## start

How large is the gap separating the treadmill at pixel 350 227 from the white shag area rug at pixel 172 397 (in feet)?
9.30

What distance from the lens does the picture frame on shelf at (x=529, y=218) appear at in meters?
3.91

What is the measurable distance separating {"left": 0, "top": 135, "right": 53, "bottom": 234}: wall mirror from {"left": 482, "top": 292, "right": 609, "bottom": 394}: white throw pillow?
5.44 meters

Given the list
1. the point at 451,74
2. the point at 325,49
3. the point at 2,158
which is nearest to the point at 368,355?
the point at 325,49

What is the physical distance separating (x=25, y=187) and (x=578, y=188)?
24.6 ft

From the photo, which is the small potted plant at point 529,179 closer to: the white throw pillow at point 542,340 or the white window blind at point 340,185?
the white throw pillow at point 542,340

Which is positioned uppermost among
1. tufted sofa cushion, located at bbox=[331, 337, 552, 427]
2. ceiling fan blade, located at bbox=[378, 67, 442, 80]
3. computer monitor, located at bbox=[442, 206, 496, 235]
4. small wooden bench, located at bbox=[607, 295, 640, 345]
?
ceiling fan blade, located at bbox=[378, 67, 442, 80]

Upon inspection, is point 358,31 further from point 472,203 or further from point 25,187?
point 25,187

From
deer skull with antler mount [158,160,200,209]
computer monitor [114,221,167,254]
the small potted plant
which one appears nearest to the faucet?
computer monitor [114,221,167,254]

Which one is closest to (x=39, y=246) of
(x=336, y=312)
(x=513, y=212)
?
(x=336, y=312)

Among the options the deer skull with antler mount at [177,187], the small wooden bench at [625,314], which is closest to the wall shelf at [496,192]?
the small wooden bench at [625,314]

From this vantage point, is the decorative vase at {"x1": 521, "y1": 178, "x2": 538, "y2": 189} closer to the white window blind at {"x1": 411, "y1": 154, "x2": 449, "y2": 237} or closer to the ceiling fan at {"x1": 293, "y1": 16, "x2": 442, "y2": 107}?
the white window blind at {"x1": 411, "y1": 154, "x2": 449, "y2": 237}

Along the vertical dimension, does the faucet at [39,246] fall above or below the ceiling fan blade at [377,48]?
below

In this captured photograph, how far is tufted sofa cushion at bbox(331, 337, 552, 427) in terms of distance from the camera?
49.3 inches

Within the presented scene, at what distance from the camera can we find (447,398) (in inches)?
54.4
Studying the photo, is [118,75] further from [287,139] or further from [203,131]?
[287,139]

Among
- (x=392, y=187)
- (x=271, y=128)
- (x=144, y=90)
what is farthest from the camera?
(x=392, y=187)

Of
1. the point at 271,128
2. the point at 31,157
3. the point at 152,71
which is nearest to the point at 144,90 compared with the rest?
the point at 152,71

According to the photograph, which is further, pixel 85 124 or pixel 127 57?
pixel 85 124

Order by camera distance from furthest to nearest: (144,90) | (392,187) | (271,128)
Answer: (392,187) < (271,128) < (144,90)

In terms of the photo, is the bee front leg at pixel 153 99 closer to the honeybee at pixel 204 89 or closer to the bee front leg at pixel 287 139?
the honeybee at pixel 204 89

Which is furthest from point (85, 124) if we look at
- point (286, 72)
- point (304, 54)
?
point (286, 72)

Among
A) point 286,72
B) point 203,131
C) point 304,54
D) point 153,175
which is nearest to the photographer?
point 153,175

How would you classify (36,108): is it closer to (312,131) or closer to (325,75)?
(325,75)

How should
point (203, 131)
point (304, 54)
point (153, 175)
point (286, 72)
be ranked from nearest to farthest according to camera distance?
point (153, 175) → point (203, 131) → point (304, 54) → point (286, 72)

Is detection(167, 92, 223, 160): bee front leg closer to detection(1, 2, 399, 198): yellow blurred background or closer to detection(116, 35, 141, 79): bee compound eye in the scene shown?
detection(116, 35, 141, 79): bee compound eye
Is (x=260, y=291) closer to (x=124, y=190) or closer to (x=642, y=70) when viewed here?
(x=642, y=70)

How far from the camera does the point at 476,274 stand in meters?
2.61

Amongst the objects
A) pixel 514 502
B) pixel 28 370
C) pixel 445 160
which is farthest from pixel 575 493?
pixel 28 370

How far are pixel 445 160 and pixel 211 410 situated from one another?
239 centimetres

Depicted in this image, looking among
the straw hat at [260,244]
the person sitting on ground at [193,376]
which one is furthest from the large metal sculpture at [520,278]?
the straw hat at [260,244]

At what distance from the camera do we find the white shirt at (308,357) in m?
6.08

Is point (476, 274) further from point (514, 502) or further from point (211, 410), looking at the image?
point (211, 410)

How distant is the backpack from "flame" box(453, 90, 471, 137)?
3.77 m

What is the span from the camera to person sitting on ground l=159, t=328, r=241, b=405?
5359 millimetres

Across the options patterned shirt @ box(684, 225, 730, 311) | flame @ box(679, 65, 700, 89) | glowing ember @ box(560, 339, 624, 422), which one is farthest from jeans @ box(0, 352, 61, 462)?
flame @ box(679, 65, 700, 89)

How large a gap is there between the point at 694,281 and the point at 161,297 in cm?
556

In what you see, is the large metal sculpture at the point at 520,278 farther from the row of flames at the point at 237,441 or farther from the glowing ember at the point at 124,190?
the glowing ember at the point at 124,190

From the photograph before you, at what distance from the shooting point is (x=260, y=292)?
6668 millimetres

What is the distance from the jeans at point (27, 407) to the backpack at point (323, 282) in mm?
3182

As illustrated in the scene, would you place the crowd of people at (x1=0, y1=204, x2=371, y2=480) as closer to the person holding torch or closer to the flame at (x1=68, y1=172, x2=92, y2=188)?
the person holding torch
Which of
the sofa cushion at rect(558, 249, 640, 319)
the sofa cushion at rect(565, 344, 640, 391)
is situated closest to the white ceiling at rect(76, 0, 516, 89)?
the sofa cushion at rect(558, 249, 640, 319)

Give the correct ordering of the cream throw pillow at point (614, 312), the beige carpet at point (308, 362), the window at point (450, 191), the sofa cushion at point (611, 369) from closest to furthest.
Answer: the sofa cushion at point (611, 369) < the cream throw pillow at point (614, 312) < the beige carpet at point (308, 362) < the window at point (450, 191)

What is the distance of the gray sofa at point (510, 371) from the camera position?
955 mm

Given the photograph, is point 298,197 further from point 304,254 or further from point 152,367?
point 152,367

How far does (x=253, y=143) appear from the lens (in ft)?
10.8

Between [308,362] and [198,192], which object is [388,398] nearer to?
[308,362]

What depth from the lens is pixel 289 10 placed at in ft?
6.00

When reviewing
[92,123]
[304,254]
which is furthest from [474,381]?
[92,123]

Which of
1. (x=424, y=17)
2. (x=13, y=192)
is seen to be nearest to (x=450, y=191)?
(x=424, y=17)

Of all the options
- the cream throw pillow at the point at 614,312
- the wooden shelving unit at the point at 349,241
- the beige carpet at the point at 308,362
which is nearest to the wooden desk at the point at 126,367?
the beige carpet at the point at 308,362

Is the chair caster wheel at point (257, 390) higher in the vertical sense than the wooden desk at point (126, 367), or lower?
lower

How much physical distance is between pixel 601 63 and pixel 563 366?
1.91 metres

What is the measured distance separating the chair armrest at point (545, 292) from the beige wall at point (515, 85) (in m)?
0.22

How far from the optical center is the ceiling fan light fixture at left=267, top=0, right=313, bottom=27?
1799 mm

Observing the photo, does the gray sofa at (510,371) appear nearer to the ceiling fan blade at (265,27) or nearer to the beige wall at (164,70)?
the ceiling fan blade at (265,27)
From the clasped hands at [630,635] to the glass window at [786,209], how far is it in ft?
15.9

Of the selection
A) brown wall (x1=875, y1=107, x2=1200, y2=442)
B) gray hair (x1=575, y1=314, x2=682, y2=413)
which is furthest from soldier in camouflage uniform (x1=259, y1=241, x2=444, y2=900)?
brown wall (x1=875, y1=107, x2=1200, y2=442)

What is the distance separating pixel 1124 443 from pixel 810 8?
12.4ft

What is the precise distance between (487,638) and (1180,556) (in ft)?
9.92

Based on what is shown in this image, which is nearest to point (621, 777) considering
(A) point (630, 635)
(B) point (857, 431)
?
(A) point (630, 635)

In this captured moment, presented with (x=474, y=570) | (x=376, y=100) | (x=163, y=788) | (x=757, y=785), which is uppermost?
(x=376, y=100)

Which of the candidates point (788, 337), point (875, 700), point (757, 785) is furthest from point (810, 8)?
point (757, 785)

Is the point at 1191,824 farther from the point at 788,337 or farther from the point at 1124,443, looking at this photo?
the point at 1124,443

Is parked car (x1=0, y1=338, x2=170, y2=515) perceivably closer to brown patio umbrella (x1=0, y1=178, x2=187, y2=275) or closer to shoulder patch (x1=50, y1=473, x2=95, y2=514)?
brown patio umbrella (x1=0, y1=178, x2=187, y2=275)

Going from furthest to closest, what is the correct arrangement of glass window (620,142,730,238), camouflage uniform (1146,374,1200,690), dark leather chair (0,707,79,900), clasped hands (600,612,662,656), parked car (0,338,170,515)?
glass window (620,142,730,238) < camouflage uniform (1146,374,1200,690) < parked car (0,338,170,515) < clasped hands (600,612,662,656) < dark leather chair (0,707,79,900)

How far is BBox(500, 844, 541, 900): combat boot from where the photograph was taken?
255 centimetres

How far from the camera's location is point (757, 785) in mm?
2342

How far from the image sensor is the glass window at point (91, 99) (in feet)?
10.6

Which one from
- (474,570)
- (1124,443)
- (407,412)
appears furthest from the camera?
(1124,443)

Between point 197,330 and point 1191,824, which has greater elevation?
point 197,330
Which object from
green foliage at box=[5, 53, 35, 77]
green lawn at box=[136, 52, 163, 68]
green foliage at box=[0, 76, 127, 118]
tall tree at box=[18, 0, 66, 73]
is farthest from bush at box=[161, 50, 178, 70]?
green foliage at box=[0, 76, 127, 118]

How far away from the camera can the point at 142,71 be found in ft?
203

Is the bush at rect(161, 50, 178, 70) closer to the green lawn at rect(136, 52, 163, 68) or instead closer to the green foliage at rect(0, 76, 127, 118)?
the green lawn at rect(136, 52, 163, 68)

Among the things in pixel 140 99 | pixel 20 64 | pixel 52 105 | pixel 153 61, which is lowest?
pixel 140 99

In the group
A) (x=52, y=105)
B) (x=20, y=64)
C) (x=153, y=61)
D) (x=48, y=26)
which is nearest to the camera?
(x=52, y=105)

## end

TASK PROMPT: Extract exactly the lines between the line containing "Which one from" and the end of the data, including both.

EXERCISE OUTPUT:
Which one from
- (474,570)
- (1124,443)
- (407,412)
appears furthest from the camera?
(1124,443)

Between point 197,330 and point 1191,824, which has greater elevation?
point 197,330
Which object from
green foliage at box=[5, 53, 35, 77]
green lawn at box=[136, 52, 163, 68]
green foliage at box=[0, 76, 127, 118]
tall tree at box=[18, 0, 66, 73]
is farthest from bush at box=[161, 50, 178, 70]?
green foliage at box=[0, 76, 127, 118]

How far away from the camera can the point at 142,71 be found in ft?
203

Is the bush at rect(161, 50, 178, 70) closer to the green lawn at rect(136, 52, 163, 68) or instead closer to the green foliage at rect(0, 76, 127, 118)?
the green lawn at rect(136, 52, 163, 68)

Among the things in pixel 140 99 | pixel 20 64 | pixel 52 105 | pixel 153 61, which is lowest?
pixel 140 99

In the group
A) (x=52, y=105)
B) (x=20, y=64)
C) (x=153, y=61)
D) (x=48, y=26)
which is nearest to the camera?
(x=52, y=105)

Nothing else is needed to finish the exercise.